____ Selected text

Is the great private equity raid on London over?
A predicted deals raid in London by private equity firms may have already fizzled out this year as dealmakers turn their attention to cheaper unlisted firms, new research has suggested.
In a survey of top dealmakers by investment bank Numis, which was itself picked off by Deutsche Bank earlier this year, some 71 per cent of dealmakers said they had shifted their focus toward private companies, a major swing from last year when 73 per cent of dealmakers said they had their eye on UK PLCs.
Analysts had been pricing in a wave of takeovers this year as dealmakers looked to capitalise on sluggish valuations in London and a weak pound.
However, the appetite for dealmaking has soured as interest rates ramp up the cost of financing deals and volatile markets play havoc with pricing expectation among firms.
Numis said today the decline in private equity’s appetite for public assets “reflects the growing perception that it is becoming harder to agree terms with boards and shareholders for public assets”.
“This execution challenge is similar in private markets, but with a broader opportunity set, sponsors have shifted their pipelines to private assets,” Numis added.
A failure to agree terms with bosses and shareholders has scuppered a number of deals this year. Buyout giant Apollo had a number of takeover bids rebuffed by shareholders in the first half of the year, including a £1.7bn swoop for energy engineering firm Wood Group and a separate bid for THG, now owner of City A.M.

________
____ Source data

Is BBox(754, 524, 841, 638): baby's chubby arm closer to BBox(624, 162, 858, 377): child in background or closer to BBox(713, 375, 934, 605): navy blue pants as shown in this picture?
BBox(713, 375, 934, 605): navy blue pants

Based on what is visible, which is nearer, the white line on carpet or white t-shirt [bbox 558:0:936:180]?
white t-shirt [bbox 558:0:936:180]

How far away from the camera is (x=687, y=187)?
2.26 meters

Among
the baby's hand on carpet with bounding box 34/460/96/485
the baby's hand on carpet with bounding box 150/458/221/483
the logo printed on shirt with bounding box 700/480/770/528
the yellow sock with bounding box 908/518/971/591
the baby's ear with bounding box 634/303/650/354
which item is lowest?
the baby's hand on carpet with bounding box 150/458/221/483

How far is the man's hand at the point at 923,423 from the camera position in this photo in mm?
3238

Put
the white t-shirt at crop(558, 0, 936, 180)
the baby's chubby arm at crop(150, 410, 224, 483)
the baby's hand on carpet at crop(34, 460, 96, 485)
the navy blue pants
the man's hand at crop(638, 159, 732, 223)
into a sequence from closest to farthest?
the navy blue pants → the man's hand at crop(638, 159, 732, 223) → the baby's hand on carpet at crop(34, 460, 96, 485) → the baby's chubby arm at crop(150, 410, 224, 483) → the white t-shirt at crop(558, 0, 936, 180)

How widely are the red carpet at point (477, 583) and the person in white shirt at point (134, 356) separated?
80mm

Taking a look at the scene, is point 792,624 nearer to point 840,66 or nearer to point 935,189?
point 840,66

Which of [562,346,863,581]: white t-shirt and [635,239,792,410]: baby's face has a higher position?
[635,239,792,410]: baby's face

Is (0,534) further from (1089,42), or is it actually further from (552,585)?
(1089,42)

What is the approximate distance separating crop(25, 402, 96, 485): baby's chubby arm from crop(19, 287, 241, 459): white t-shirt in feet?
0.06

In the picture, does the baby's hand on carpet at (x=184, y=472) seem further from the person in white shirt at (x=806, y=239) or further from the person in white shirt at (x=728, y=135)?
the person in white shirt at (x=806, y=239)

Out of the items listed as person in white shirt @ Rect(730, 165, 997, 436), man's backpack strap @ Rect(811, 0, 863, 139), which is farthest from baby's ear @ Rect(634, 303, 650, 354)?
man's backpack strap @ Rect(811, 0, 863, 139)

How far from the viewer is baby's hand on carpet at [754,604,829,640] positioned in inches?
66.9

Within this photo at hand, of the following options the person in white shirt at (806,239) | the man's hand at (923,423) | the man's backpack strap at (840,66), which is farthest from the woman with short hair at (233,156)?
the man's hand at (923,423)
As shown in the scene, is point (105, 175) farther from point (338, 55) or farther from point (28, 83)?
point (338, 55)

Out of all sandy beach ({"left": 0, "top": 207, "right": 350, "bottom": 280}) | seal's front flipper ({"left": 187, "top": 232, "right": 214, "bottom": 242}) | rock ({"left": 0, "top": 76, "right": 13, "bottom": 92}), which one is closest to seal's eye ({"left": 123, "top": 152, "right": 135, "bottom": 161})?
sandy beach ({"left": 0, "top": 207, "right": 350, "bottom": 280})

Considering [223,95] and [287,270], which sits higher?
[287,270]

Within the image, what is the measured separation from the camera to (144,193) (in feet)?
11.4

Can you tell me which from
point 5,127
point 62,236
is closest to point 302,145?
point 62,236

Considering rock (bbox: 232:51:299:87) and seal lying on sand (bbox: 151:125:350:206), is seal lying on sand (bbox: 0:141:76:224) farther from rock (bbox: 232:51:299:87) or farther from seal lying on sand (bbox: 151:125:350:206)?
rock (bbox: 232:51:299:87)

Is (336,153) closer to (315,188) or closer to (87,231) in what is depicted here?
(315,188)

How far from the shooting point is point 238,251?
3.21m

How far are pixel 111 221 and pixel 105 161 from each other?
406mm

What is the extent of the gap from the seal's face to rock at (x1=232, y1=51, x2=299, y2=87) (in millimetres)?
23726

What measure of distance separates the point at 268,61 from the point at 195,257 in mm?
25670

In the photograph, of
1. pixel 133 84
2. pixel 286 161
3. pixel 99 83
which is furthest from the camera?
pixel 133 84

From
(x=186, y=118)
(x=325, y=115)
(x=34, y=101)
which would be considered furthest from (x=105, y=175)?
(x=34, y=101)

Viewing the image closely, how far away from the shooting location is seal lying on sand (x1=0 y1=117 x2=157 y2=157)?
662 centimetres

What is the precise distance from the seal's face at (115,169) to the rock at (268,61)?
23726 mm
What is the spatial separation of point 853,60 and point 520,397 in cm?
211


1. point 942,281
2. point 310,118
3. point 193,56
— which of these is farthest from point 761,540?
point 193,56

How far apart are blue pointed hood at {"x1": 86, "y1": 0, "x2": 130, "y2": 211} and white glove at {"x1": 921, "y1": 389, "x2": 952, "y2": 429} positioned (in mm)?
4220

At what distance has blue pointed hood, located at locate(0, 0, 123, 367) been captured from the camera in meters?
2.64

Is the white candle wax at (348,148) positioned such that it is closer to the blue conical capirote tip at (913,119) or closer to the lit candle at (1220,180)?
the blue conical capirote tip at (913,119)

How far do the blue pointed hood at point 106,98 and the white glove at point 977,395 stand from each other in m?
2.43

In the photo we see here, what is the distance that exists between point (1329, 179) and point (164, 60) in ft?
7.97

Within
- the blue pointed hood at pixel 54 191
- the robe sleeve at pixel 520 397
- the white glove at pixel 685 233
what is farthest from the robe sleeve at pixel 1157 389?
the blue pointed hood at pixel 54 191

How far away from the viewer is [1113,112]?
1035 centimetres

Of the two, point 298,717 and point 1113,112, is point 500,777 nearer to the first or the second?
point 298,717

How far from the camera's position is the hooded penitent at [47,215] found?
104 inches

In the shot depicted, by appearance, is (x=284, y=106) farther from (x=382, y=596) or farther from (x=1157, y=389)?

________

== List of tasks ==
**A)** Answer these questions from the private equity text:
(i) Which bank bought Numis earlier this year?
(ii) Last year, what share of dealmakers said they had their eye on UK PLCs?
(iii) Which firm was the target of Apollo's £1.7bn bid?
**B)** Copy the part of the private equity text starting with "In a survey" and going on through "expectation among firms.", putting "acquisitions" in place of "takeovers".

== Solutions below ==
**A)**
(i) Deutsche Bank
(ii) 73 per cent
(iii) Wood Group

**B)**
In a survey of top dealmakers by investment bank Numis, which was itself picked off by Deutsche Bank earlier this year, some 71 per cent of dealmakers said they had shifted their focus toward private companies, a major swing from last year when 73 per cent of dealmakers said they had their eye on UK PLCs.
Analysts had been pricing in a wave of acquisitions this year as dealmakers looked to capitalise on sluggish valuations in London and a weak pound.
However, the appetite for dealmaking has soured as interest rates ramp up the cost of financing deals and volatile markets play havoc with pricing expectation among firms.